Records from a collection

____

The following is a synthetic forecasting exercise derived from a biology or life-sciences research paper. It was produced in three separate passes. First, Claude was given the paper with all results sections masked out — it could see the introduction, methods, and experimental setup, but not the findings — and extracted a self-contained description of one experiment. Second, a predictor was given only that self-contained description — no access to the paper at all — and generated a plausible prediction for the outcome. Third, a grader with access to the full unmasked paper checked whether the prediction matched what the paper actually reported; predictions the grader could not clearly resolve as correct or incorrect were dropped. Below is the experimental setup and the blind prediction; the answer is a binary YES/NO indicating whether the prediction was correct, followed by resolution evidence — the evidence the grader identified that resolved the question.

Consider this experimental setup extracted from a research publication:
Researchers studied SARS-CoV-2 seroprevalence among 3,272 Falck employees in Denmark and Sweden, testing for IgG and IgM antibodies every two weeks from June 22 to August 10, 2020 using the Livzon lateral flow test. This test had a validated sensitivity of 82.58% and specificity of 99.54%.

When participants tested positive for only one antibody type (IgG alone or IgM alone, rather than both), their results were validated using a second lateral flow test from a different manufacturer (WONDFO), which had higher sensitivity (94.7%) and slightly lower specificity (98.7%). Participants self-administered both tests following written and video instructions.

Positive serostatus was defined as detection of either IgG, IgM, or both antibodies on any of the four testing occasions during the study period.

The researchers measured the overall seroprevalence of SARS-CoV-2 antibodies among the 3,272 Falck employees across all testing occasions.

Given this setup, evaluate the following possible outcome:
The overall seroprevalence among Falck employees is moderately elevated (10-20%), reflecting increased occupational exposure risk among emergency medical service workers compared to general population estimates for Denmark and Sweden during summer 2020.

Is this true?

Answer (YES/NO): NO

____

■ What is expected ■
Copy the lines above that hold the word "using".

■ Solution to this exercise ■
Researchers studied SARS-CoV-2 seroprevalence among 3,272 Falck employees in Denmark and Sweden, testing for IgG and IgM antibodies every two weeks from June 22 to August 10, 2020 using the Livzon lateral flow test. This test had a validated sensitivity of 82.58% and specificity of 99.54%.
When participants tested positive for only one antibody type (IgG alone or IgM alone, rather than both), their results were validated using a second lateral flow test from a different manufacturer (WONDFO), which had higher sensitivity (94.7%) and slightly lower specificity (98.7%). Participants self-administered both tests following written and video instructions.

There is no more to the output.